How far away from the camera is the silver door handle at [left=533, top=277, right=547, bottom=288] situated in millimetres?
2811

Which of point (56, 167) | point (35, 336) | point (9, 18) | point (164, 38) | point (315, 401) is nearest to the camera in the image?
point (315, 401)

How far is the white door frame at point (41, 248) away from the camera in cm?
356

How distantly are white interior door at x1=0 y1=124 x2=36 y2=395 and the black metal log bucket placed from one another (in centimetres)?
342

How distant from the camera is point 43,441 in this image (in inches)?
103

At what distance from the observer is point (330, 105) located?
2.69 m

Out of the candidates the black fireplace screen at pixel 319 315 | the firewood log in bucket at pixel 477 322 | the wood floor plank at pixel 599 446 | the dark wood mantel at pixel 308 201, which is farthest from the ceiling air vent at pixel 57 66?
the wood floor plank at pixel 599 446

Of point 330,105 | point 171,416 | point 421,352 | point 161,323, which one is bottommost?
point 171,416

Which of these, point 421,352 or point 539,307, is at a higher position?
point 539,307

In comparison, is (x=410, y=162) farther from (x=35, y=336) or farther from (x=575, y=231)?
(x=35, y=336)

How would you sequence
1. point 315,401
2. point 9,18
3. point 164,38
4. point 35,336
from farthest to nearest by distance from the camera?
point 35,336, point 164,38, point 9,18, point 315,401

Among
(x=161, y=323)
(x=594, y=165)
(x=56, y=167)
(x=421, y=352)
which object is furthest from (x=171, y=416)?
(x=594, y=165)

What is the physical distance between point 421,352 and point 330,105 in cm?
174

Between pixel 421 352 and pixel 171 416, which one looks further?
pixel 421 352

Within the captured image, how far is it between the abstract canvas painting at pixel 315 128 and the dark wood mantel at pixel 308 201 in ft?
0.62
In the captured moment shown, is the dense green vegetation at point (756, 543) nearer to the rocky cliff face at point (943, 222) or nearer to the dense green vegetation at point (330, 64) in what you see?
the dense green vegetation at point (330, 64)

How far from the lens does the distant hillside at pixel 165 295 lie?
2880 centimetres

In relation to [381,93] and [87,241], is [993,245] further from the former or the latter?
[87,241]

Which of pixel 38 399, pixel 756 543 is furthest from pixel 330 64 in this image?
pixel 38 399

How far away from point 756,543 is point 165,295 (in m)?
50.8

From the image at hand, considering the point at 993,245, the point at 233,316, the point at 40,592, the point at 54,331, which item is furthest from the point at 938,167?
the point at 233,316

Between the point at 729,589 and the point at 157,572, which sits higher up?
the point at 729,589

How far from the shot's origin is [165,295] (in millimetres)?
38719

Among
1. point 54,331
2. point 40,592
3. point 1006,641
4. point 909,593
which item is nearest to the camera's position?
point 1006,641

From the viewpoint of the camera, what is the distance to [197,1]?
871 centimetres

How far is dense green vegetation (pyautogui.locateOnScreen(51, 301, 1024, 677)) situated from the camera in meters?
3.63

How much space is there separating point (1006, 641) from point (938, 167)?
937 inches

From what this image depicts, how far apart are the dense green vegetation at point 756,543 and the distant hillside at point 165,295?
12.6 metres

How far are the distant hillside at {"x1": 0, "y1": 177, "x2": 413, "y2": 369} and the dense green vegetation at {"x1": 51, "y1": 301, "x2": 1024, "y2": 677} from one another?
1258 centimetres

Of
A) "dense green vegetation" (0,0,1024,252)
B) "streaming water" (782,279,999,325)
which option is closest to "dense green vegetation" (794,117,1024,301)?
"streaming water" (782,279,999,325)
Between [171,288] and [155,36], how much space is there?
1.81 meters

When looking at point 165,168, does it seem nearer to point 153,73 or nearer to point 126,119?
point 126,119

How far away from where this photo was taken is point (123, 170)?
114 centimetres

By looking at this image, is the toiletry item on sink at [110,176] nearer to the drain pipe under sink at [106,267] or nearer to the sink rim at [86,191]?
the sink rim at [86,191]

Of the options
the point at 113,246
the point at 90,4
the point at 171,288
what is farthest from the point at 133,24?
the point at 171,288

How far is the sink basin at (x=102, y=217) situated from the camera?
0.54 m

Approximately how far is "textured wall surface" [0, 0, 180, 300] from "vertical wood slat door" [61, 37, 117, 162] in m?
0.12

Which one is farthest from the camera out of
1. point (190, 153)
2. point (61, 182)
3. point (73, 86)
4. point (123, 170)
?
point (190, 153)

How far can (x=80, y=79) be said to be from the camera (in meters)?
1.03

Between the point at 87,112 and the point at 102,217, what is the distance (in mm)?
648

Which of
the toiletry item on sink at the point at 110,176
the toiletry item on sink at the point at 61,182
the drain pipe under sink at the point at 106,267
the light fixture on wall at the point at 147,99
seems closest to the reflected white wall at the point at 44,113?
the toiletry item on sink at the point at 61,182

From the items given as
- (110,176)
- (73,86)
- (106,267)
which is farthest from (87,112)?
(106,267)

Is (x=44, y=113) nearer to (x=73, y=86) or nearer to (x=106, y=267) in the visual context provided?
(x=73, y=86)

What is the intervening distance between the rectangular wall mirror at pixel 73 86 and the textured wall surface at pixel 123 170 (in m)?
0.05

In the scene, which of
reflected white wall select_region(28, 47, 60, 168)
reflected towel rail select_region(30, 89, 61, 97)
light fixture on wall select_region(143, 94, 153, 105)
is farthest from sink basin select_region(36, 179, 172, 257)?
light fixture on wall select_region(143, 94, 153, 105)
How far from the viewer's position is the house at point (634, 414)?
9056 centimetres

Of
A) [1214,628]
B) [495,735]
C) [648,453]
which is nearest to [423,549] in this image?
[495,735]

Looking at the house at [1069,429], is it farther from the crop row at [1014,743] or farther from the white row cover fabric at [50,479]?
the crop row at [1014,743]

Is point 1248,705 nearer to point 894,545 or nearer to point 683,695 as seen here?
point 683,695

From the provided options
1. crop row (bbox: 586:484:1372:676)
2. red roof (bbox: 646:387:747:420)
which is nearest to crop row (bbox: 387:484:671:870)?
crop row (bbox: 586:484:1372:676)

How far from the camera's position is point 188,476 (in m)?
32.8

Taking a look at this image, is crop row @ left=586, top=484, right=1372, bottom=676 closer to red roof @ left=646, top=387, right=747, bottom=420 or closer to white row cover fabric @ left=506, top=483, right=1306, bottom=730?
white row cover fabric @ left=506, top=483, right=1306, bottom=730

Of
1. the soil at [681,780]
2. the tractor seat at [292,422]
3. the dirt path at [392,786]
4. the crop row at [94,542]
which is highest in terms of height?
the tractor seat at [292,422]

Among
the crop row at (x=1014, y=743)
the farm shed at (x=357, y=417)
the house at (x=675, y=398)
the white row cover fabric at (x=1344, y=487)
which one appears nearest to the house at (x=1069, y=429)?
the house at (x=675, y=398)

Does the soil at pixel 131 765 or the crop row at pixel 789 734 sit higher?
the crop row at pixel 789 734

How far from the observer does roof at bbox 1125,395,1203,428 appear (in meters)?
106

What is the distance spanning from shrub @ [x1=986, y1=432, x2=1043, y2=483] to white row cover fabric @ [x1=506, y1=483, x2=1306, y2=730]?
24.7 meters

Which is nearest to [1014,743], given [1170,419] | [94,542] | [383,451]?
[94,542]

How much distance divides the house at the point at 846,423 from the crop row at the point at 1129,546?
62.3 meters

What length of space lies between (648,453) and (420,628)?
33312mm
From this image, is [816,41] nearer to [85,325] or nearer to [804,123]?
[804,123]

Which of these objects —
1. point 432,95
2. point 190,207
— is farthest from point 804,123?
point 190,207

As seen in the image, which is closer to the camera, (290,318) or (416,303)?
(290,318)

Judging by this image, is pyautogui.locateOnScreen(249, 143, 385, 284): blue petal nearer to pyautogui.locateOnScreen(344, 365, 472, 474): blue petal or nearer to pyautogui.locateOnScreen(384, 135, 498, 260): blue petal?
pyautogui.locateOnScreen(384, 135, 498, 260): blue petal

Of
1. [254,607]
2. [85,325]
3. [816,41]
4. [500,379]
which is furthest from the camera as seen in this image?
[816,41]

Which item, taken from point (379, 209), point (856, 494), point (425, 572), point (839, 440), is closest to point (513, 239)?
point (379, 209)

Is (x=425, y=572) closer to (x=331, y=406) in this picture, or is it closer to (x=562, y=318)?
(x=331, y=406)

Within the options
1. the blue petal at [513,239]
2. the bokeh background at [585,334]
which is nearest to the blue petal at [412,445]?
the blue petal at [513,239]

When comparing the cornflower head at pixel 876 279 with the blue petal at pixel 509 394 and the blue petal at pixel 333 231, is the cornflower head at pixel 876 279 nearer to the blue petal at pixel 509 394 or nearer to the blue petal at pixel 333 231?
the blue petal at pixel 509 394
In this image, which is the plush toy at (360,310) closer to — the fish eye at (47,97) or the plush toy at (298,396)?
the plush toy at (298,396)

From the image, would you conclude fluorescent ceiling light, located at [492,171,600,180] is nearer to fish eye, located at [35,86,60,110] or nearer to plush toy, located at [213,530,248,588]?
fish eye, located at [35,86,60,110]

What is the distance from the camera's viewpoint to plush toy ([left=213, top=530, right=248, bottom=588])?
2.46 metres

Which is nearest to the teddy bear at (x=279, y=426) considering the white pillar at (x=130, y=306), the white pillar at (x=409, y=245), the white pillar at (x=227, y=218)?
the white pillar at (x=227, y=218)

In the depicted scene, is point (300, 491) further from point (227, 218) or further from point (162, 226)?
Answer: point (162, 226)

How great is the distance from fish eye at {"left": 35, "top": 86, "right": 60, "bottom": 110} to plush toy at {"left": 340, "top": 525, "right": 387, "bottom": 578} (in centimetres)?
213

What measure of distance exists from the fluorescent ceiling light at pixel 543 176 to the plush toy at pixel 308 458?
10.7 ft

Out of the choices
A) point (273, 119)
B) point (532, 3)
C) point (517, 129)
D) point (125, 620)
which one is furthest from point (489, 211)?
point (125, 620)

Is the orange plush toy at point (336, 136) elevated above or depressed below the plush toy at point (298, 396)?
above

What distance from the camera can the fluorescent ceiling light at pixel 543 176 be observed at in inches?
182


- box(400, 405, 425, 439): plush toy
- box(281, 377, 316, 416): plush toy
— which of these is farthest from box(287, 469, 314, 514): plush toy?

> _Given task_:
Count the lines of the records above that contain the string "observer", treating case as significant. Reply with the number alone.

> _Final result_:
2